SOURCE:
Le modèle de développement adopté ne résout pas les problèmes récurrents de la région de Kairouan. La mise en place d'un nouveau modèle nécessite, entre autres, le renforcement de la démocratie locale et du rôle de la société civile.
Par Mohsen Kalboussi*
Un récent compte rendu de réunion du Conseil Régional (CR) de Kairouan (''Jadal'' relate les causes du retard des projets de «développement» programmés dans la région et essaie d'en dresser les causes. Dans le présent papier, nous discutons les raisons invoquées par les principaux acteurs présents, à savoir le gouverneur et les élus de la région, et présentons ce qui nous semble une alternative citoyenne aux problèmes récurrents du développement dont souffre la région de Kairouan.
1. D'abord, les faits :
Une partie des projets programmés dans la région voient leur mise en œuvre ralentie, voire même arrêtée, dont certains remontent à l'année 2007! Les raisons invoquées à l'arrêt des projets sont les suivantes...
- La complexité des procédures administratives et leur lenteur : si cette complexité est commune pour l'ensemble de la Tunisie, pourquoi la région enregistre-t-elle alors un retard considérable dans la mise en œuvre des projets qui lui sont destinés, comparativement à d'autres régions du pays?
Si des problèmes précis sont à l'origine du blocage de certains projets (tels que des problèmes fonciers), pourquoi n'a-t-on pas essayé de les aplanir et – à la limite – chercher des solutions alternatives, sachant que les problèmes évoqués remontent à 2007?
- Le manque, dans la région, d'entrepreneurs pouvant mener plusieurs projets à la fois ou aussi pouvant honorer leurs engagements. Ceci amène les membres du CR à hésiter à prendre des sanctions à l'encontre des entreprises qui n'ont pas respecté leurs engagements. Si la région manque de telles entreprises, pourquoi ne pas aider des jeunes diplômés en chômage à créer des entreprises capables de réaliser de petits projets et évoluer avec le temps, ou aussi pourquoi ne fait-on pas appel à d'autres entreprises d'autres régions?
Une autre alternative consiste à ce que l'administration réalise elle-même certains projets, avec ce que cela signifie comme gain de moyens et d'argent. Cette raison nous semble paradoxale, surtout que les jeunes en mal de travail ou de projets ne manquent pas dans la région. Les aider à évoluer n'irait que dans le sens d'un meilleur développement de la région.
- Les lois régissant les marchés publics ont été invoqués comme une des raisons du retard de réalisation de certains projets. Si cette raison s'avère valable, elle touche l'ensemble de la Tunisie.
Tout le monde sait que les lois ont toujours été contournées et que leur complexité a abouti à la mise en place d'un système corrompu.

TRAVAIL À EFFECTUER:
#1 Traduisez en anglais la phrase suivante, tirée du texte sur le développement de Kairouan : « Tout le monde sait que les lois ont toujours été contournées et que leur complexité a abouti à la mise en place d'un système corrompu. »
#2 D'après le texte sur le développement de Kairouan, à quelle année remontent certains des projets dont la réalisation est ralentie ou arrêtée ?
#3 Prolongez le texte sur le développement de la région de Kairouan au-delà de sa dernière phrase.

DONNÉES FOURNIES:

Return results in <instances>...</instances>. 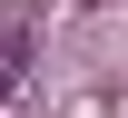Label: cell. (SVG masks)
<instances>
[{
	"instance_id": "1",
	"label": "cell",
	"mask_w": 128,
	"mask_h": 118,
	"mask_svg": "<svg viewBox=\"0 0 128 118\" xmlns=\"http://www.w3.org/2000/svg\"><path fill=\"white\" fill-rule=\"evenodd\" d=\"M20 69H30V49H20V39H0V89H20Z\"/></svg>"
}]
</instances>
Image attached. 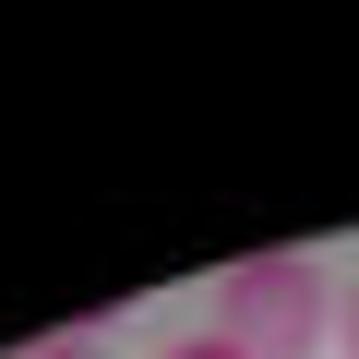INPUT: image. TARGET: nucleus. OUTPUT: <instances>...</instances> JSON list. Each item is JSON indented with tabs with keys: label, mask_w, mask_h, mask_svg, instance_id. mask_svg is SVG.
Segmentation results:
<instances>
[{
	"label": "nucleus",
	"mask_w": 359,
	"mask_h": 359,
	"mask_svg": "<svg viewBox=\"0 0 359 359\" xmlns=\"http://www.w3.org/2000/svg\"><path fill=\"white\" fill-rule=\"evenodd\" d=\"M216 335H228L240 359H311V347L335 335L323 264H311V252H240V264L216 276Z\"/></svg>",
	"instance_id": "1"
},
{
	"label": "nucleus",
	"mask_w": 359,
	"mask_h": 359,
	"mask_svg": "<svg viewBox=\"0 0 359 359\" xmlns=\"http://www.w3.org/2000/svg\"><path fill=\"white\" fill-rule=\"evenodd\" d=\"M13 359H108L96 335H36V347H13Z\"/></svg>",
	"instance_id": "3"
},
{
	"label": "nucleus",
	"mask_w": 359,
	"mask_h": 359,
	"mask_svg": "<svg viewBox=\"0 0 359 359\" xmlns=\"http://www.w3.org/2000/svg\"><path fill=\"white\" fill-rule=\"evenodd\" d=\"M335 359H359V276L335 287Z\"/></svg>",
	"instance_id": "4"
},
{
	"label": "nucleus",
	"mask_w": 359,
	"mask_h": 359,
	"mask_svg": "<svg viewBox=\"0 0 359 359\" xmlns=\"http://www.w3.org/2000/svg\"><path fill=\"white\" fill-rule=\"evenodd\" d=\"M156 359H240V347H228V335H216V323H204V335H168V347H156Z\"/></svg>",
	"instance_id": "2"
}]
</instances>
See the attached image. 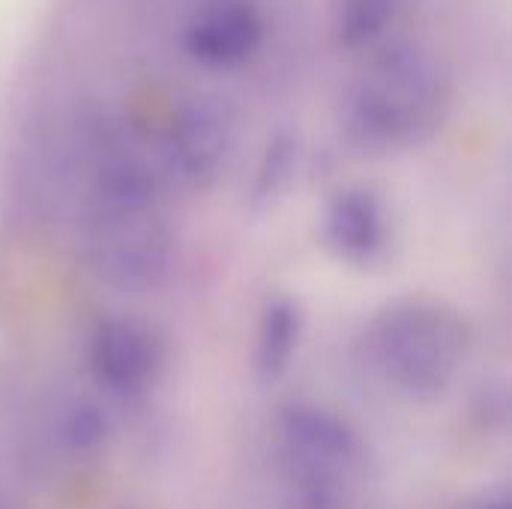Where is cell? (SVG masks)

RÉPONSES DANS L'ORDRE:
#1 Everyone knows that the laws have always been circumvented and that their complexity has led to the establishment of a corrupt system.

#2 À l'année 2007.

#3
L'absence de structures de contrôle efficaces risque de produire des effets désastreux. Si peu de responsables régionaux ont jusqu'à ce jour été jugés à cause de leur mauvaise gestion de l'argent public, un sentiment d'impunité prévaut dans ce milieu et des mesures coercitives devraient être mises en place pour évaluer leur rendement.
D'un autre côté, si les lois étaient à l'origine du retard des projets, on aurait les mêmes résultats partout en Tunisie. Même si nous ne disposons pas de données sur l'avancement des projets dans les différentes régions du pays, cela ne semble pas le cas ailleurs, d'où la remise en question de la démarche de l'administration régionale et des raisons invoquées plus haut justifiant le remplacement des gouverneurs.
- La responsabilité de l'administration dans la lenteur observée n'a été évoquée que par quelques députés, certains se sont même allés dans le sens de leur «blanchissement» et leur compétence. Si de compétence il s'agit, pourquoi les retards invoqués le long de cet article ont-ils été enregistrés de manière accrue dans la région et pas dans d'autres? Aux administrateurs de répondre!
- Un point mérite qu'on s'y arrête. Si de nombreux projets sont bloqués par des citoyens ayant des revendications très diversifiées (dont par exemple la prétention d'être propriétaire d'un terrain ou voulant forcer l'administration à prendre en considération leurs besoins...), la solution serait d'engager des discussions avec les groupes (ou personnes) afin de trouver un compromis. La société civile n'a été invoquée que pour intervenir afin de faciliter le travail de l'administration!
Il faut préciser que le rôle de la société civile et son action sont indépendants de la volonté de l'administration régionale. Cette dernière est appelée à changer de pratiques, en vue d'écouter les citoyens et non les considérer comme objet de son intervention!
La société civile devrait être intégrée dans le processus de décision, pour qu'elle soit partie prenante des projets de développement régionaux et travaille dans le sens de leur réalisation, si bien sur ces derniers répondent à des attentes citoyennes.
- Les revendications citoyennes, considérées comme une entrave à la réalisation de certains projets, est le revers de la médaille de la démarche de l'administration régionale. En effet, cette dernière ne semble pas tenir compte des besoins réels des citoyens de la région (voir plus loin) et continue à fonctionner en dehors du contexte historique que nous vivons actuellement.
Il est clair que les programmes de développement prévus pour la région intéressent plus des projets d'infrastructure dont la région a le plus besoin, ces projets ne répondent pas aux besoins et attentes des citoyens et continuent à être établis sans leur consentement ou leur implication dans le processus de prise de décision. La mise en place de mécanismes de concertation et de dialogue avec ces derniers contribuera certainement à aplanir les tensions et atténuer le climat de leur défiance vis-à-vis de l'administration dont le fonctionnement, au contraire, renforce ce climat de défiance des Kairouanais.
Alternatives et pistes de solutions
Il apparaît clairement que les projets de développement prévus pour la région ne correspondent pas aux priorités des régionales, surtout qu'ils n'améliorent pas (ou très indirectement) les indicateurs de développement qui classent Kairouan parmi les régions les plus défavorisées du pays.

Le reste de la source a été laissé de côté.